The present invention is concerned with a technique for diminishing blood loss during solid organ surgery.
Because of their vascularity, solid organs pose particular problems concerning blood loss during surgery which need to be approached differently from blood loss problems when carrying out other types of surgery. The most important solid organs in this connection are the liver and the spleen.
Thus, blood loss, bile leak and postoperative liver function are the main concerns for surgeons operating on the liver (1), surgical resection remaining the only potentially curative procedure for dealing with hepatic tumours. Increased intraoperative bleeding is associated with higher postoperative complication and shorter long-term survival. In addition it is a major parameter in evaluating results of liver resection since it affects postoperative morbidity, mortality and long term survival in malignant disease. Operative blood loss can occur during dissection, parenchymal transection and revascularisation. Different techniques have been developed to allow safe liver resection (4-7). Surgeons can decrease intraoperative blood loss by limiting or occluding the inflow occlusion, performing a careful and sometime time-consuming parenchymal dissection or both. Inflow occlusion can be obtained by means of Pringle manoeuvre or total vascular exclusion. Parenchymal division can be performed using the scalpel, crushing the tissue with the finger or clamps, using ultrasonic dissectors and hydrodissectors or stapling devices. Vascular and biliary structures larger than 2 mm require ligation and division. However late bleeding and bile leak are possible even if high tech devices are used and are often caused by insufficient ligation or oozing from the resection surface secondary to tearing of small vessels.
Radio-Frequency-Thermal (RFT) energy has increasingly been used to locally ablate unresectable hepatic disease (8-11). Electricity converts current into thermal energy by ionic agitation and in so doing causes proteins to denature and results in coagulative necrosis.
Insofar as the spleen is concerned, it is one of the most vascular organs in the human body. It has a fine capsule structure with a soft parenchyma which bleeds profusely when injured. When the spleen starts to bleed because of accident or iatrogenic trauma during surgery in adults, it bleeds profusely and splenectomy is usually performed to arrest bleeding and to save life.
Partial splenectomy is not practised because of poor vascular control to induce haemostasis. Likewise Tru-cut biopsy of the spleen is never performed in the work-up diagnosis for haematological malignancies and often the surgeon is asked to perform a total splenectomy to provide the pathologist with splenic tissue to reach a diagnosis.
Related disclosures are identified in a listing appended hereto and referred to by number in the foregoing passages and hereinafter.
An object of the invention is to provide a technique for diminishing blood loss during solid organ surgery.
According to the present invention, there is provided a method of reducing blood loss during solid organ surgery, wherein diseased or damaged tissue is removed from the solid organ by delivery of thermal energy to the tissue by a probe.
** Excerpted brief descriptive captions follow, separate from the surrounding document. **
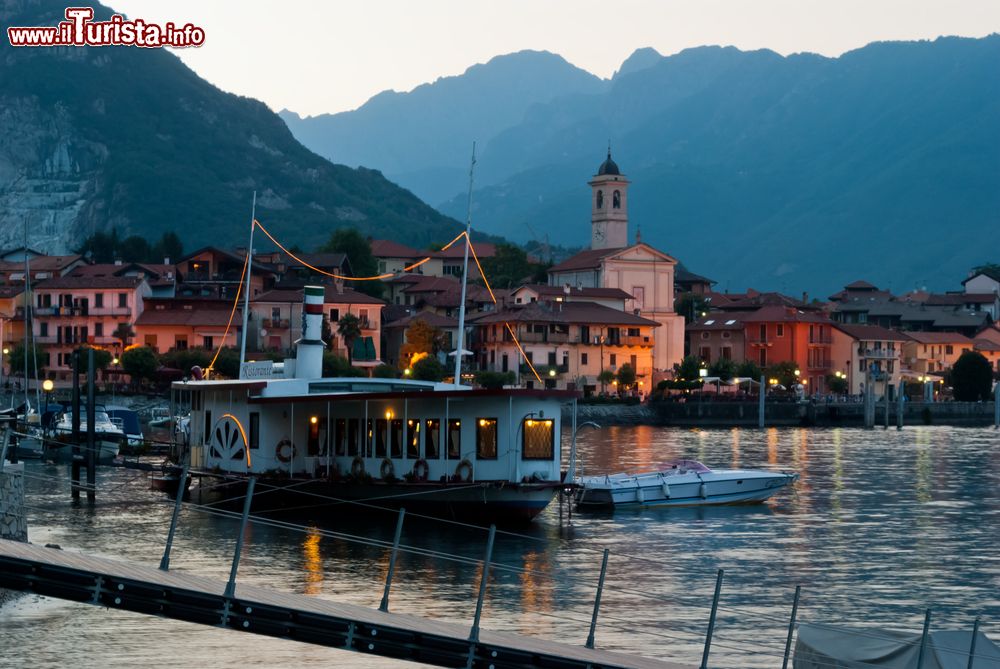 Immagine Uno scorcio di Baveno e del Lago Maggiore, Piemonte. Questa suggestiva località piemontese si trova in un ambiente naturale di estrema bellezza.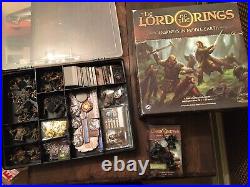 Lord Of The Rings -Journeys In Middle Earth -F Flight -Painted + Extras -L@@K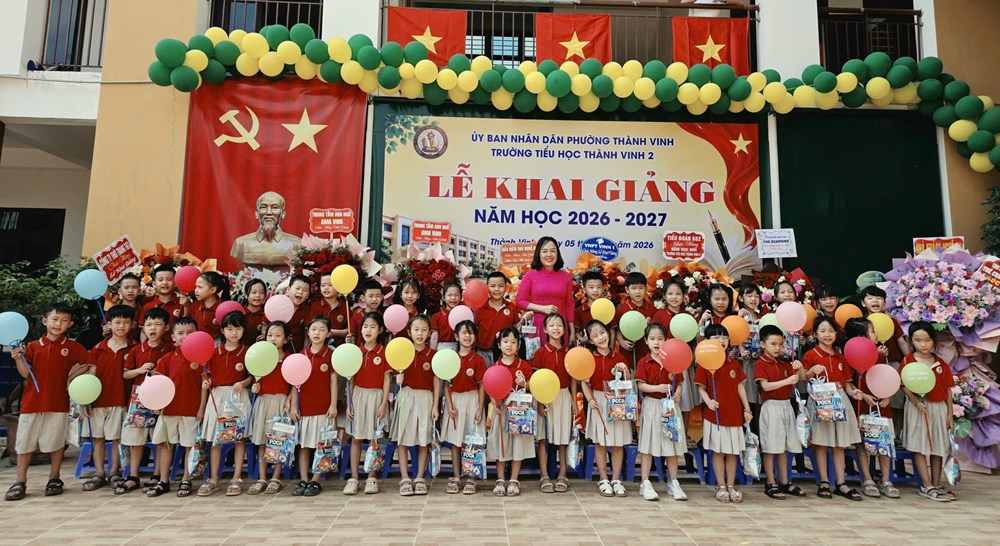 Hơn 926.000 học sinh háo hức bước vào năm học mới - ảnh 4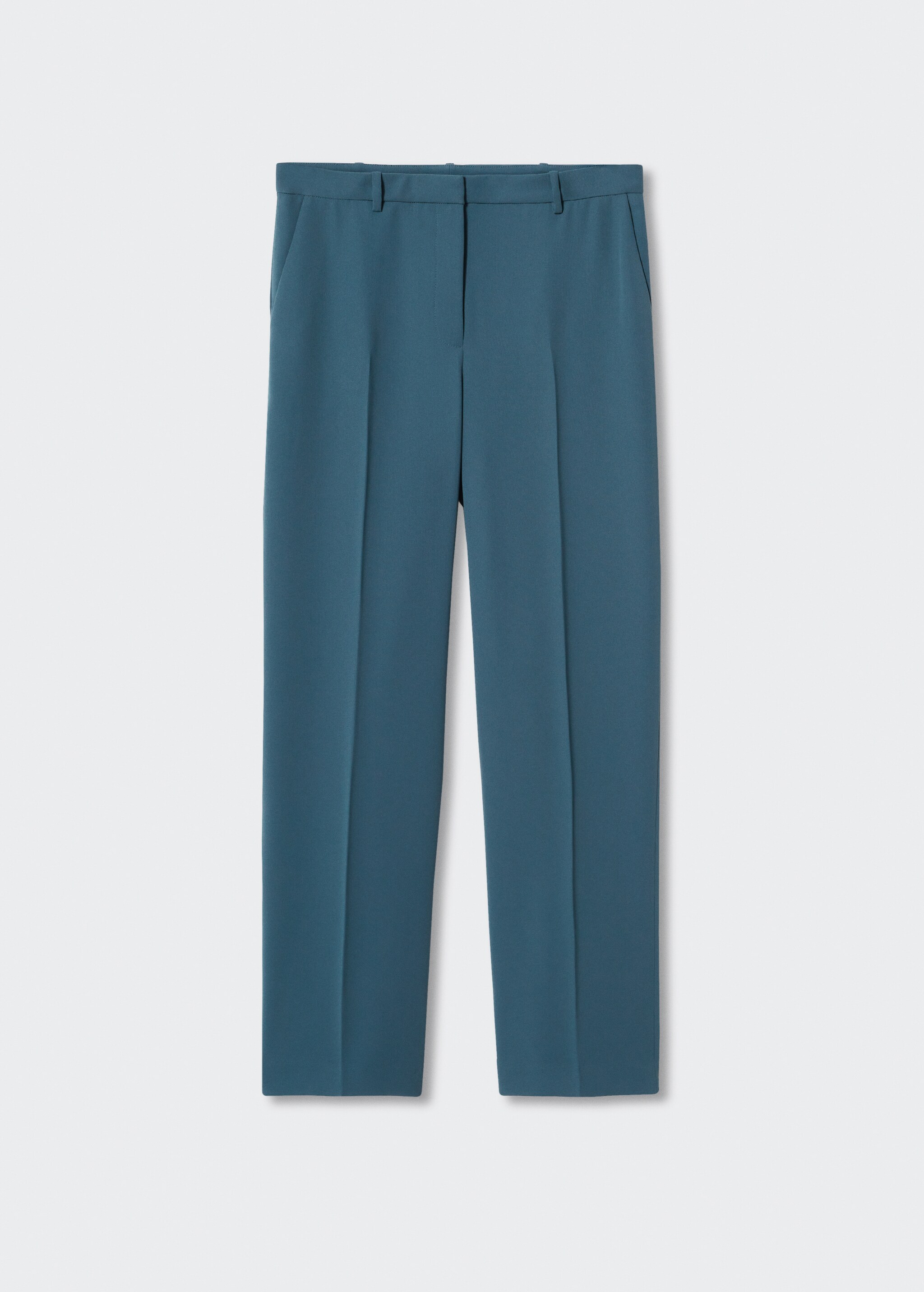 Straight suit trousers - Article without model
A probe having a cooled tip has been found to be of use, provided that it can be employed with the cooling means inactivated during the withdrawal of the probe. As a result of the procedure of this invention, the region or regions of the solid organ through which the probe has been inserted is/are sealed. To obtain this effect over a wide area of tissue a plurality of probes will be required. These will advantageously be in line, linked in the form of a comb structure.
Although the method of this invention is described particularly with reference to use of a source of radio-frequency thermal energy for removal of diseased tissue, and will be described herein generally with reference thereto, the invention is not limited to the use of such heat source. Alternatively, it is possible to use other sources of heat deliverable by a probe such as laser energy source and bipolar energy source heat generating means, provided that one obtains coagulative dissection of the resection margins which can then be divided with a surgical scalpel.
In practice, the method defined above utilising RFT energy has been shown to define the edges of solid organ resection with an at least 2 cm wide coagulative necrosis zone in surgery using a multi probe application followed by a scalpel division of the parenchyma and suture of blood vessels bigger than about 2.5 mm. The technique can also be used in liver surgery, inter alia for major liver resections including right and left hemi-hepatectomies as well as in surgery carried out on the spleen.
Insofar as this invention offers a technique to control haemostatis in the spleen the method of this invention allows a surgeon to perform either partial splenectomy or Tru-cut biopsy. As with liver surgery, the rationale for vascular control preferably uses radiofrequency heat ablation (RFA) to induce coagulative desiccation of tissue, this resulting in complete obliteration of the vessel and ensuring haemostatis.